AIM OF THE TASK. Rename "upstairs window" to "second-floor window" everywhere it occurs in the rows below, changing nothing else. Leave the pictures out of your copy.

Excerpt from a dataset
------------

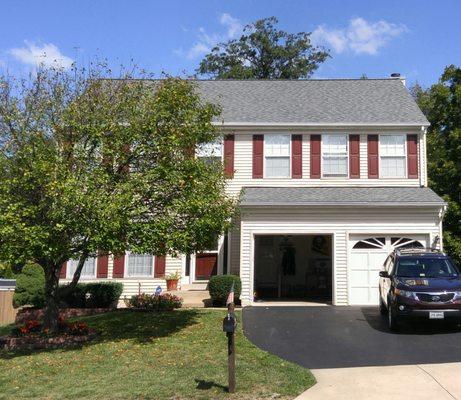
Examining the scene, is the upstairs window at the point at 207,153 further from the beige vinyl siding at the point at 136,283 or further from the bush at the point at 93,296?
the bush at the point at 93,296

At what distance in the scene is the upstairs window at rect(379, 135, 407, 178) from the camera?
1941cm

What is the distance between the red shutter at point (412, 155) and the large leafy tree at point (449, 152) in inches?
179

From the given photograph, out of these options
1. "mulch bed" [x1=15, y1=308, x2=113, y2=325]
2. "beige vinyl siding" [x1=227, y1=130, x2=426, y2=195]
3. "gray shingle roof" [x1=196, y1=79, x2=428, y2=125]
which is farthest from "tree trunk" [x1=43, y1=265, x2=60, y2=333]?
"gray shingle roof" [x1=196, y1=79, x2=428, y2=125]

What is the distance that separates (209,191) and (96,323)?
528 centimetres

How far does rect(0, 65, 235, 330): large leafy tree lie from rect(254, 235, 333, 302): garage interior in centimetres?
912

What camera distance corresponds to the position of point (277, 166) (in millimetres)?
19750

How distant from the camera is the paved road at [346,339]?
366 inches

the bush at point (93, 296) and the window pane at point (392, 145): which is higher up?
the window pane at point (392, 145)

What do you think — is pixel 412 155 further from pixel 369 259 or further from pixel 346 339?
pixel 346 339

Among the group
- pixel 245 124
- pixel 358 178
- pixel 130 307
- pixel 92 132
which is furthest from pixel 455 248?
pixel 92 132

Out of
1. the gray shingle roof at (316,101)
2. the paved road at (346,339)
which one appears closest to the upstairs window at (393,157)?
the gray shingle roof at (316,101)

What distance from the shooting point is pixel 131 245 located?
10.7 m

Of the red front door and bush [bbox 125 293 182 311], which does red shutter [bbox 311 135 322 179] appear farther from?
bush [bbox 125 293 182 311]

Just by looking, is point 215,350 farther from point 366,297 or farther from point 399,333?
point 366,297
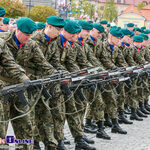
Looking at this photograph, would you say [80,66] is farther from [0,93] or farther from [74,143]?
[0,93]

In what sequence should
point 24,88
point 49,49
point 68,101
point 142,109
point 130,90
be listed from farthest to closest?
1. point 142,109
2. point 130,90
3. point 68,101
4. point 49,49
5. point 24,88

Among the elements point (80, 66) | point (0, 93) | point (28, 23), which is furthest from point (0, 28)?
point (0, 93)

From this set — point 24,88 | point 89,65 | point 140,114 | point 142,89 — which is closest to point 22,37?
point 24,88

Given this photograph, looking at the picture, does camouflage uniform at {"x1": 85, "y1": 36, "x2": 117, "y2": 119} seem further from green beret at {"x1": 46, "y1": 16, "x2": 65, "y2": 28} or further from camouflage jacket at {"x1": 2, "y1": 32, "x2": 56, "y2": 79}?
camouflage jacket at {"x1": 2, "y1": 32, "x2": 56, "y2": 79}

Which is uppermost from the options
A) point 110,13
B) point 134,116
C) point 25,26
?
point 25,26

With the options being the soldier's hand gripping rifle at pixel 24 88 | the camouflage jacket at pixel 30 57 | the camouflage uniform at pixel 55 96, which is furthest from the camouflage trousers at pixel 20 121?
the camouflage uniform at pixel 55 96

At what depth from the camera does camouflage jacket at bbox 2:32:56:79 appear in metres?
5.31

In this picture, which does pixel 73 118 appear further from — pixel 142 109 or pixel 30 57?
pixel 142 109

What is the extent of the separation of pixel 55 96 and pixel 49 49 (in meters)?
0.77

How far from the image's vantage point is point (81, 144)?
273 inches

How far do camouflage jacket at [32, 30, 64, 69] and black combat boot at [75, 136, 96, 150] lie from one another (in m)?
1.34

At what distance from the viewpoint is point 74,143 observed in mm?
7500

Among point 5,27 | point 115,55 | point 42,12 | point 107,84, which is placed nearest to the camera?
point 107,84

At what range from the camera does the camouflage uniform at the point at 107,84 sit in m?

------------

ANSWER FOR THE TASK.
Examining the scene, is the second-floor window at the point at 207,153 further from the beige vinyl siding at the point at 136,283 or further from the bush at the point at 93,296?
the bush at the point at 93,296

At what distance in the scene is the second-floor window at rect(379, 135, 407, 178) from the camera?
1941cm

What is the distance between the red shutter at point (412, 155) and the large leafy tree at point (449, 152) in inches?
179

From the given photograph, out of these options
1. "mulch bed" [x1=15, y1=308, x2=113, y2=325]
2. "beige vinyl siding" [x1=227, y1=130, x2=426, y2=195]
3. "gray shingle roof" [x1=196, y1=79, x2=428, y2=125]
which is farthest from "tree trunk" [x1=43, y1=265, x2=60, y2=333]?
"gray shingle roof" [x1=196, y1=79, x2=428, y2=125]

What is the distance that separates (209,191) and (96,323)?
528 centimetres

How far does rect(0, 65, 235, 330): large leafy tree lie from rect(254, 235, 333, 302): garage interior in centimetres?
912

What camera distance corresponds to the position of point (277, 166) (in millimetres)?
19750

How distant from the camera is the paved road at [346,339]?
366 inches

the bush at point (93, 296) and the window pane at point (392, 145): which is higher up?
the window pane at point (392, 145)

What do you think — is pixel 412 155 further from pixel 369 259 or further from pixel 346 339?
pixel 346 339

Among the group
- pixel 245 124
- pixel 358 178
- pixel 130 307
- pixel 92 132
which is furthest from pixel 455 248?
pixel 92 132

Out of
1. the gray shingle roof at (316,101)
2. the paved road at (346,339)
which one appears closest to the second-floor window at (393,157)?
the gray shingle roof at (316,101)

What distance from the shooting point is pixel 131 245 located?
10.7 m

Of the red front door and bush [bbox 125 293 182 311], which does red shutter [bbox 311 135 322 179] appear farther from?
bush [bbox 125 293 182 311]

Just by looking, is point 215,350 farther from point 366,297 or farther from point 399,333?
point 366,297
Looking at this photograph, would you say [80,66] is farther from [0,93] or farther from [74,143]?
[0,93]

In what sequence should
point 24,88
point 49,49
point 68,101
point 142,109
point 130,90
be listed from farthest to closest?
1. point 142,109
2. point 130,90
3. point 68,101
4. point 49,49
5. point 24,88

Among the elements point (80, 66) | point (0, 93) | point (28, 23), which is furthest from point (0, 28)?
point (0, 93)

From this set — point 24,88 | point 89,65 | point 140,114 | point 142,89 — which is closest to point 22,37?
point 24,88

Given this photograph, looking at the picture, does camouflage uniform at {"x1": 85, "y1": 36, "x2": 117, "y2": 119} seem further from green beret at {"x1": 46, "y1": 16, "x2": 65, "y2": 28} or further from camouflage jacket at {"x1": 2, "y1": 32, "x2": 56, "y2": 79}?
camouflage jacket at {"x1": 2, "y1": 32, "x2": 56, "y2": 79}

Which is uppermost from the options
A) point 110,13
B) point 134,116
C) point 25,26
?
point 25,26

With the options being the soldier's hand gripping rifle at pixel 24 88 | the camouflage jacket at pixel 30 57 | the camouflage uniform at pixel 55 96, which is furthest from the camouflage trousers at pixel 20 121?
the camouflage uniform at pixel 55 96

At what depth from the camera does camouflage jacket at bbox 2:32:56:79 appear in metres?
5.31

In this picture, which does pixel 73 118 appear further from — pixel 142 109 or pixel 30 57?
pixel 142 109

What is the extent of the separation of pixel 55 96 and pixel 49 49 (in meters)?
0.77

How far from the image's vantage point is point (81, 144)?
273 inches

How far do camouflage jacket at [32, 30, 64, 69] and black combat boot at [75, 136, 96, 150] lie from one another (in m)?
1.34

At what distance from the viewpoint is point 74,143 observed in mm?
7500

Among point 5,27 | point 115,55 | point 42,12 | point 107,84, which is placed nearest to the camera?
point 107,84

At what range from the camera does the camouflage uniform at the point at 107,84 sit in m?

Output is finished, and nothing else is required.